*Given problem:* Write out the entire listing below exactly, with the pictures left out.

**** Record list

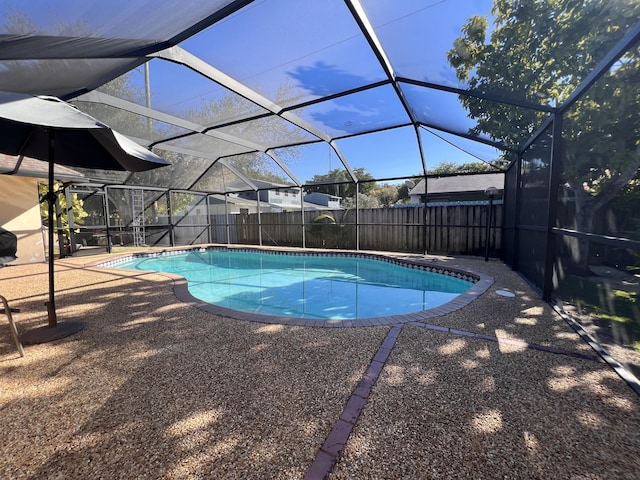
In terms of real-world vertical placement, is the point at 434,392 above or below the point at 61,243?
below

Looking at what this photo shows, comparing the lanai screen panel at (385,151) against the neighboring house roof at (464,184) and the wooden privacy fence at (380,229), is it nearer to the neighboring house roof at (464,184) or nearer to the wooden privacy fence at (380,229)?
the wooden privacy fence at (380,229)

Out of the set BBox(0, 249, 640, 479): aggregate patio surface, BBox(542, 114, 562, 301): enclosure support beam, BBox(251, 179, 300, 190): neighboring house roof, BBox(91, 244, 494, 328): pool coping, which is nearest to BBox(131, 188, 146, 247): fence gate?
BBox(91, 244, 494, 328): pool coping

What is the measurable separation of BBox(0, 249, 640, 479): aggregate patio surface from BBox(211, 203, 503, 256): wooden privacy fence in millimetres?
6122

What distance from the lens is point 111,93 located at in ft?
18.4

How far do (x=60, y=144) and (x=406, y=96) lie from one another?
5.91 meters

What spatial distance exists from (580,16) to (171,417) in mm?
8366

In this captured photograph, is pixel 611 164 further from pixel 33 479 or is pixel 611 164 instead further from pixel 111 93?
pixel 111 93

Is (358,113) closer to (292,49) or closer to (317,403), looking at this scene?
Result: (292,49)

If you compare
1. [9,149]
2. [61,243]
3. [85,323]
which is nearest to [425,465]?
[85,323]

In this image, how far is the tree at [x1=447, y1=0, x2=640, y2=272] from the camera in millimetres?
2857

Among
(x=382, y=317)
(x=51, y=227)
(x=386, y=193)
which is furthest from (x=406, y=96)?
(x=386, y=193)

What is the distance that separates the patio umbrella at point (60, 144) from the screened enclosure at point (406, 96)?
2.40ft

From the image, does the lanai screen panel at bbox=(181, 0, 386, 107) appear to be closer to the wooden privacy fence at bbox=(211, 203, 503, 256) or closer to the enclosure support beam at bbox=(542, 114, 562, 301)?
the enclosure support beam at bbox=(542, 114, 562, 301)

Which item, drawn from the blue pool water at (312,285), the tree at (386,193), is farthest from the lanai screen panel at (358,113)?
the tree at (386,193)
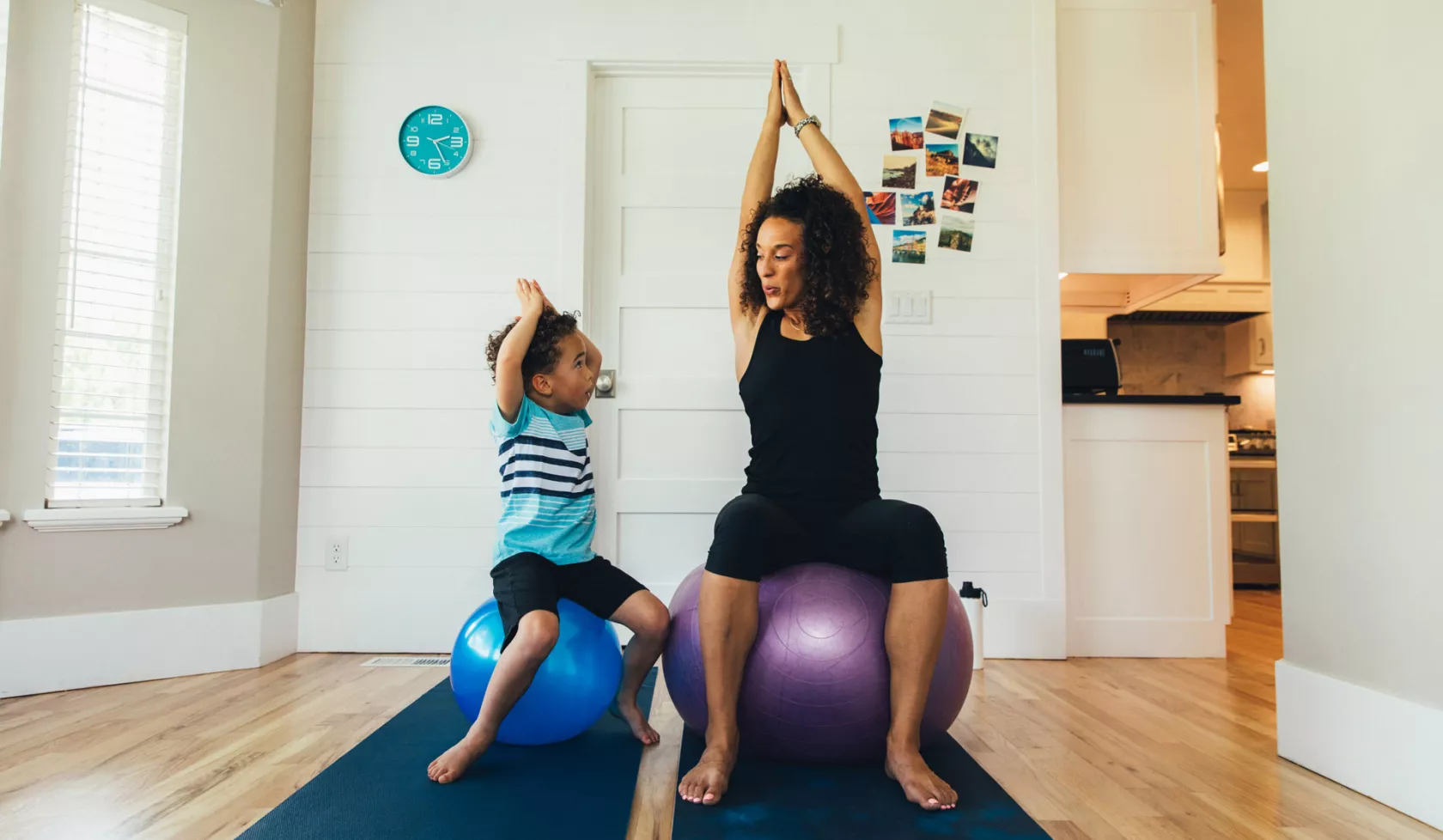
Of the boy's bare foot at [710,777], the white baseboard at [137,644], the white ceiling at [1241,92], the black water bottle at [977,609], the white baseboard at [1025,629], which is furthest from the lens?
the white ceiling at [1241,92]

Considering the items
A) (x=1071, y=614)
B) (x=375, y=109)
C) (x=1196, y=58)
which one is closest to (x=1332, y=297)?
(x=1071, y=614)

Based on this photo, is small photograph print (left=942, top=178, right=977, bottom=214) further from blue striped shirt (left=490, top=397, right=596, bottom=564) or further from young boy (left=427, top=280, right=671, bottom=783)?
blue striped shirt (left=490, top=397, right=596, bottom=564)

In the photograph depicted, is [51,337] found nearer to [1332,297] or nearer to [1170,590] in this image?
[1332,297]

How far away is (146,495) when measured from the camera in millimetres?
2475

********

*Reply:*
In terms of real-world vertical placement, is the point at 434,392 above or below the point at 61,243?
below

Looking at what this photo shows, comparing the lanai screen panel at (385,151) against the neighboring house roof at (464,184) and the wooden privacy fence at (380,229), is it nearer to the neighboring house roof at (464,184) or nearer to the wooden privacy fence at (380,229)?
the wooden privacy fence at (380,229)

Out of the set BBox(0, 249, 640, 479): aggregate patio surface, BBox(542, 114, 562, 301): enclosure support beam, BBox(251, 179, 300, 190): neighboring house roof, BBox(91, 244, 494, 328): pool coping, which is nearest to BBox(131, 188, 146, 247): fence gate?
BBox(91, 244, 494, 328): pool coping

What is the measurable separation of BBox(0, 249, 640, 479): aggregate patio surface from BBox(211, 203, 503, 256): wooden privacy fence in millimetres?
6122

What distance from the lens is point 111,93 located at in ft?
18.4

How far do (x=60, y=144) and (x=406, y=96) lie from one another?
5.91 meters

What spatial distance exists from (580,16) to (171,417) in mm?
8366

In this captured photograph, is pixel 611 164 further from pixel 33 479 or is pixel 611 164 instead further from pixel 111 93?
pixel 111 93

Is (358,113) closer to (292,49) or closer to (317,403), looking at this scene?
Result: (292,49)

If you compare
1. [9,149]
2. [61,243]
3. [85,323]
which is nearest to [425,465]?
[85,323]

In this image, how far is the tree at [x1=447, y1=0, x2=640, y2=272] from the camera in millimetres?
2857

Among
(x=382, y=317)
(x=51, y=227)
(x=386, y=193)
which is furthest from (x=406, y=96)?
(x=386, y=193)

What is the distance that separates the patio umbrella at point (60, 144) from the screened enclosure at point (406, 96)?
2.40ft

From the image, does the lanai screen panel at bbox=(181, 0, 386, 107) appear to be closer to the wooden privacy fence at bbox=(211, 203, 503, 256) or closer to the enclosure support beam at bbox=(542, 114, 562, 301)?
the enclosure support beam at bbox=(542, 114, 562, 301)

Which item, drawn from the blue pool water at (312,285), the tree at (386,193), is farthest from the lanai screen panel at (358,113)?
the tree at (386,193)
Of the boy's bare foot at [710,777], the white baseboard at [137,644], the white ceiling at [1241,92], the black water bottle at [977,609], the white baseboard at [1025,629], which is furthest from the lens?
the white ceiling at [1241,92]

Considering the items
A) (x=1071, y=614)
B) (x=375, y=109)
C) (x=1196, y=58)
which one is closest to (x=1332, y=297)?
(x=1071, y=614)

Based on this photo, is small photograph print (left=942, top=178, right=977, bottom=214) further from blue striped shirt (left=490, top=397, right=596, bottom=564) or further from young boy (left=427, top=280, right=671, bottom=783)?
blue striped shirt (left=490, top=397, right=596, bottom=564)

In the photograph depicted, is [51,337] found nearer to [1332,297] or nearer to [1170,590] in this image?
[1332,297]

How far away is (146,495) when measured from the camera in millimetres?
2475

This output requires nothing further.